----- 本文抜粋 -----

平成21年11月5日
独立行政法人日本原子力研究開発機構

放射光軟X線を用いて選択的DNA損傷の誘発に成功
−新たなDNA操作技術への応用につながると期待−

独立行政法人日本原子力研究開発機構(理事長 岡ア俊雄、以下「原子力機構」という。)先端基礎研究センター放射線作用基礎過程研究グループの藤井健太郎研究員らは、大型放射光施設(SPring-8)の軟X線1)を用いて選択的にDNA損傷2)を誘発させることに世界で初めて成功しました。これにより、将来、DNAの修復に関する医療等の研究分野やDNAをナノデバイスとして利用する産業開発等の分野において、新たなDNA操作技術への応用が期待されます。

原子力機構はこれまで、放射線による細胞の致死や突然変異などの主要な原因とされるDNA損傷がどのように誘発されるかを、SPring-8から得られる軟X線を利用して調べる研究を行ってきました。分光器と呼ばれる装置を用いると、軟X線のエネルギーを選択することが出来、一般的な放射線では困難であったDNA中の特定元素に対する高効率のイオン化3)が可能となります。そこで、軟X線のエネルギーを選ぶことでDNA中の炭素、窒素及び酸素をそれぞれ選択的にイオン化し、この時に生成する様々なDNA損傷の誘発頻度を調べてきました。その結果、鎖切断4)タイプ(DNAの鎖が切断するタイプの損傷)とプリン塩基変異タイプ及びピリミジン塩基変異タイプ(ともに遺伝情報を担う核酸塩基5)の変異)の3種類のDNA損傷を、元素を選択的にイオン化させることにより、異なる効率で誘発させることに成功しました。

----- 入力データ -----

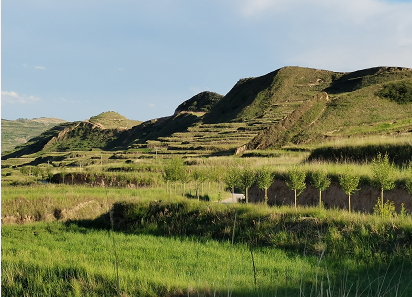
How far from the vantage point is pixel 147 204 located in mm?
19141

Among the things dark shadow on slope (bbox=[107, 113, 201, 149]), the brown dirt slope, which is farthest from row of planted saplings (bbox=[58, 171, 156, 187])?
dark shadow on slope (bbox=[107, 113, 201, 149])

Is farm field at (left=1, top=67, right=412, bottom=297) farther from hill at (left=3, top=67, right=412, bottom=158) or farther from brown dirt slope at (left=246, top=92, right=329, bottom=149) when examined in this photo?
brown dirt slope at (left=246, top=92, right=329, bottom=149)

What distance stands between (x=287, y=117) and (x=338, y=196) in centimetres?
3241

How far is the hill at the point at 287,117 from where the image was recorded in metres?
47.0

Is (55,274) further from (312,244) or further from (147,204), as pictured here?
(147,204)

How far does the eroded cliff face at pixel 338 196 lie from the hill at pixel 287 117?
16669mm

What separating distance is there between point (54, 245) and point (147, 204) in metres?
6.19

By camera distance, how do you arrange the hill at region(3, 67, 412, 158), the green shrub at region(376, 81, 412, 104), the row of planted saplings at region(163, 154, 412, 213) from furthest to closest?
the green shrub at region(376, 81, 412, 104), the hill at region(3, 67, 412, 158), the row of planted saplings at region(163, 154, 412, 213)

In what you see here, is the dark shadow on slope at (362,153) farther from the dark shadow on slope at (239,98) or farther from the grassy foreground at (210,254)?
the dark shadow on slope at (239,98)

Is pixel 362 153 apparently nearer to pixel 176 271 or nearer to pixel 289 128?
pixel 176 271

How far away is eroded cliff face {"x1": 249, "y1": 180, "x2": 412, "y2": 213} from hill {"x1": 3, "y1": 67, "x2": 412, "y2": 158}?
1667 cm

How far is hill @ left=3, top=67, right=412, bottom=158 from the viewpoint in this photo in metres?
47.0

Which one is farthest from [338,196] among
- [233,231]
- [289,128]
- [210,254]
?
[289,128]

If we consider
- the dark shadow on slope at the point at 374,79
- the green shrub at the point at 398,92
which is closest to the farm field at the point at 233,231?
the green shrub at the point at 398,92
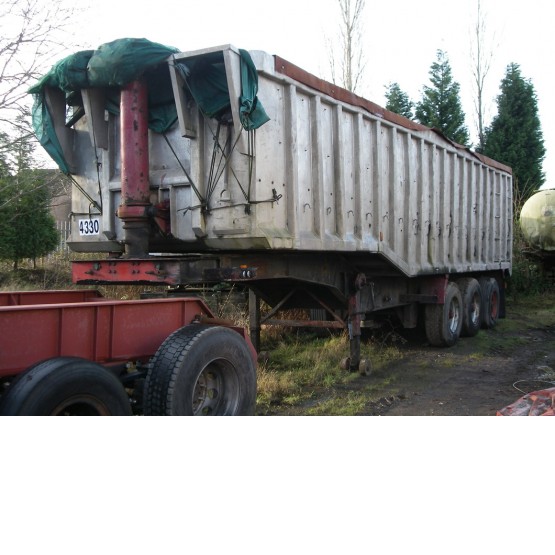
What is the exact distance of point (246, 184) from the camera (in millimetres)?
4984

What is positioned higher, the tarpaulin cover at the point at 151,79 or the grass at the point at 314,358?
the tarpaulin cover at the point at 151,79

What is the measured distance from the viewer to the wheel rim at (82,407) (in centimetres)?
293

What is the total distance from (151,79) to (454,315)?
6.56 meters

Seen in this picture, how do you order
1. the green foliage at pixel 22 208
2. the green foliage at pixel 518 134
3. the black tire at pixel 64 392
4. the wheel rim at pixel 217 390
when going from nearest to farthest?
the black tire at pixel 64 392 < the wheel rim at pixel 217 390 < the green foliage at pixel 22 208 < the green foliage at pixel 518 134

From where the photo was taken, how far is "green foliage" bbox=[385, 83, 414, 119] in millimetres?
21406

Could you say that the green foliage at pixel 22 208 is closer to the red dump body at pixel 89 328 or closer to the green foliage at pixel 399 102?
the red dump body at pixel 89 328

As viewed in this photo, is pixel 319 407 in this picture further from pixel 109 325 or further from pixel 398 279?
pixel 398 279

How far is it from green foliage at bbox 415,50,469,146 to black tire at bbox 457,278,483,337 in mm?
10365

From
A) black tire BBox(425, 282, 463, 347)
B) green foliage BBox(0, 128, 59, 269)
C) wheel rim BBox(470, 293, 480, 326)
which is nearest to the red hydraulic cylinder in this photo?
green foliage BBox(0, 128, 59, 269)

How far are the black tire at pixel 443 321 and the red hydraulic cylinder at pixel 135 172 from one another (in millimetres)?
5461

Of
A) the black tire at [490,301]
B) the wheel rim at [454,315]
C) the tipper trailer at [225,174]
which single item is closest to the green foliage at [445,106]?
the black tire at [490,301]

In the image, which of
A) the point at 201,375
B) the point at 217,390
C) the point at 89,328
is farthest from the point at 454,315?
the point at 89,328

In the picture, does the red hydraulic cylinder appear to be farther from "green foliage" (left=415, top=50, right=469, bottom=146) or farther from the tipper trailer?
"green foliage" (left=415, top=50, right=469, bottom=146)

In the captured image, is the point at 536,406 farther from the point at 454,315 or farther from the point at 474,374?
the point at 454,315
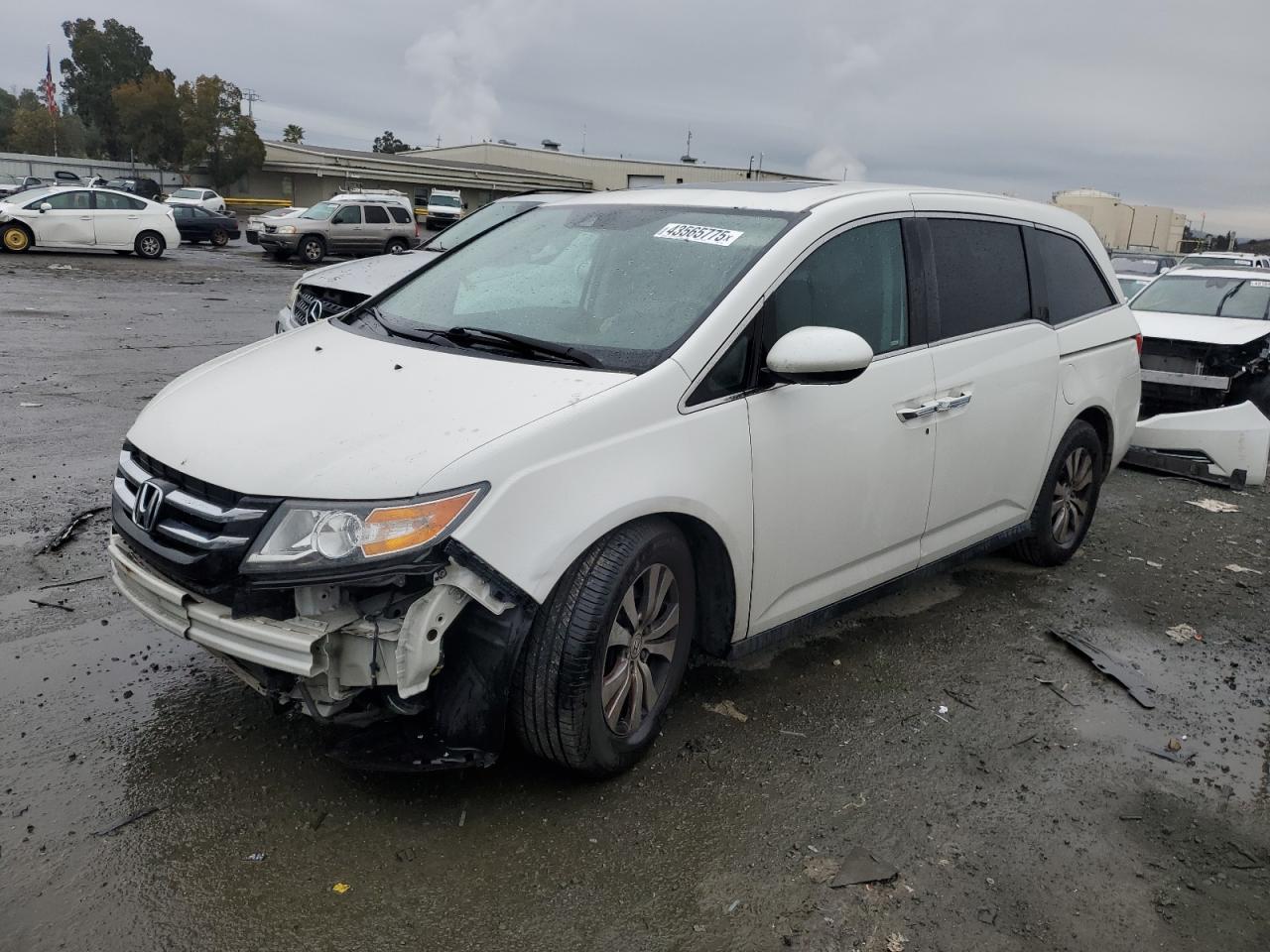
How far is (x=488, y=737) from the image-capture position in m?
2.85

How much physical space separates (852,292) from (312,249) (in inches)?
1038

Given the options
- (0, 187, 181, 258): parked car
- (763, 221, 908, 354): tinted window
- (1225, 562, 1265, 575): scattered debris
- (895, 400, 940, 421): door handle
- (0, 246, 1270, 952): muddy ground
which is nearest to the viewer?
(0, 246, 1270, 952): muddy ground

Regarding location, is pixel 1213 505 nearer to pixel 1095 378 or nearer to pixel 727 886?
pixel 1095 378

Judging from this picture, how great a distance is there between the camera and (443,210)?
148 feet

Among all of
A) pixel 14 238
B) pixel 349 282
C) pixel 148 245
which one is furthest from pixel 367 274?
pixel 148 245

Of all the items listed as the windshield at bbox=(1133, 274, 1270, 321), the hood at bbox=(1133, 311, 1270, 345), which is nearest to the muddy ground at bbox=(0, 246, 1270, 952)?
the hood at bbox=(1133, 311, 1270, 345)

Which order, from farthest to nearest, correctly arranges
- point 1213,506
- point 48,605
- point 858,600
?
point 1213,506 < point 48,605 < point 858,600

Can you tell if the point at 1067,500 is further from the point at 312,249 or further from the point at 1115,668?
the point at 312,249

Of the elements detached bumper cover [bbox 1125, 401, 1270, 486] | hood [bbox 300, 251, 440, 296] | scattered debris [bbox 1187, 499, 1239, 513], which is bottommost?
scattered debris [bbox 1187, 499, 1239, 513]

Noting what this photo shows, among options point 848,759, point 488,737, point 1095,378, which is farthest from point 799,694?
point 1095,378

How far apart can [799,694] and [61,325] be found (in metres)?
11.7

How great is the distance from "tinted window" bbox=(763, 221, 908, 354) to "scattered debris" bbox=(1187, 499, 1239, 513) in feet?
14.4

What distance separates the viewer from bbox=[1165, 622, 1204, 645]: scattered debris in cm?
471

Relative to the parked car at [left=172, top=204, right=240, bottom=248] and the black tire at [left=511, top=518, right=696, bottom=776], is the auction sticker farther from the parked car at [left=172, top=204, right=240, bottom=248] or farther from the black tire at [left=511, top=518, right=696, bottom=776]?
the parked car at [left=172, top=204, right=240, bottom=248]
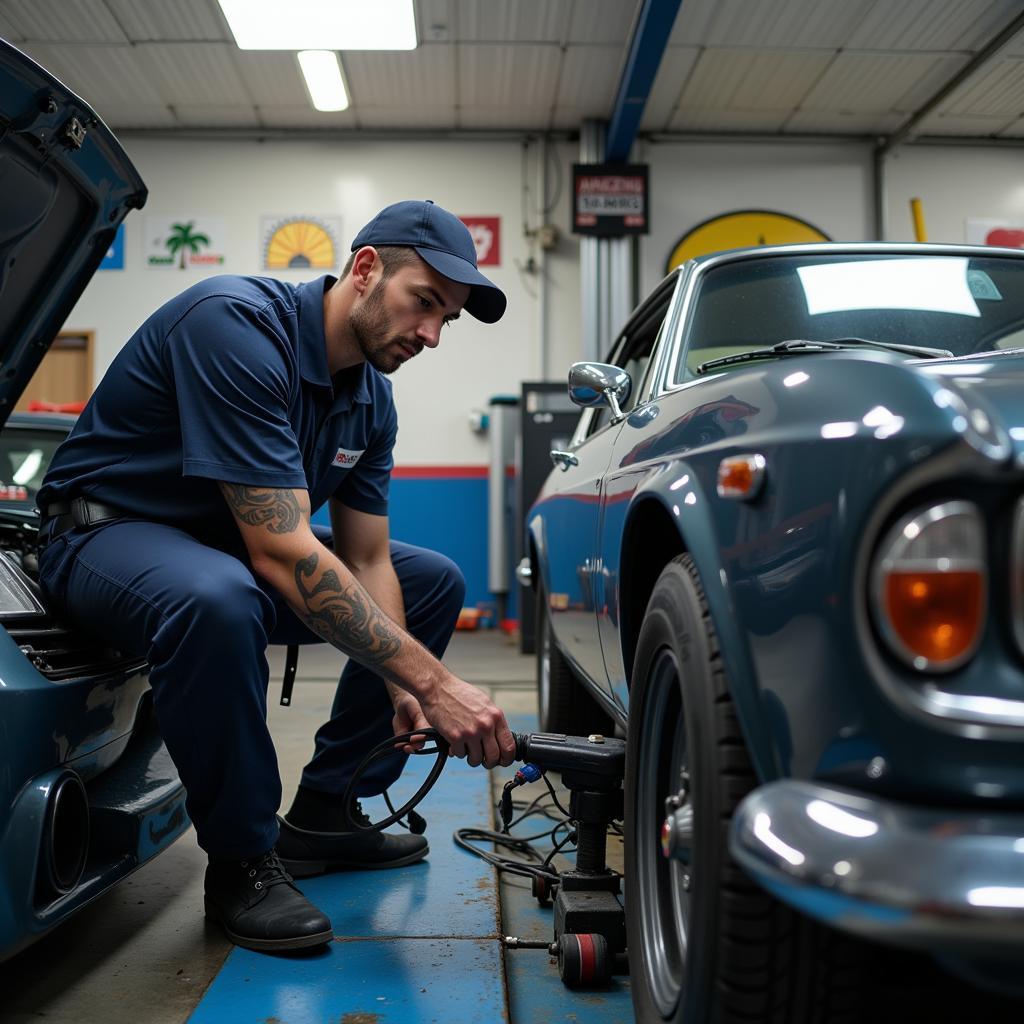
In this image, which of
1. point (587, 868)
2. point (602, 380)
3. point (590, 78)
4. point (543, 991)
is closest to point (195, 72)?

-----

課題一覧:
a – 次の(i)〜(iii)の記述が、軟X線によるDNA損傷に関する本文の内容と合致するかを判定してください。それぞれ「はい」または「いいえ」で答え、判断の根拠となる本文の語句をそのまま引用してください。
(i) 分光器を用いると、軟X線のエネルギーを選ぶことができる。
(ii) 一般的な放射線でも、DNA中の特定元素を高効率でイオン化することは容易であった。
(iii) 元素の選択的イオン化によって誘発に成功したDNA損傷は2種類である。
b – 軟X線によるDNA損傷に関する本文の続きを、最後の文の後から書いてください。

想定解答:
a –
(i) はい。「分光器と呼ばれる装置を用いると、軟X線のエネルギーを選択することが出来」
(ii) いいえ。「一般的な放射線では困難であった」
(iii) いいえ。「3種類のDNA損傷」

b –
当研究成果は、生体に対する放射線のリスク評価や放射線医療の分野における、DNA損傷の生成過程に関する重要な基礎的知見です。本研究の一部は、科学研究費補助金「若手研究(B)」及び「基盤研究(B)」の採択課題として実施されました。なお、本研究成果は、米国化学会の学術誌「Journal of Physical Chemistry B」に11月中旬頃掲載される予定です。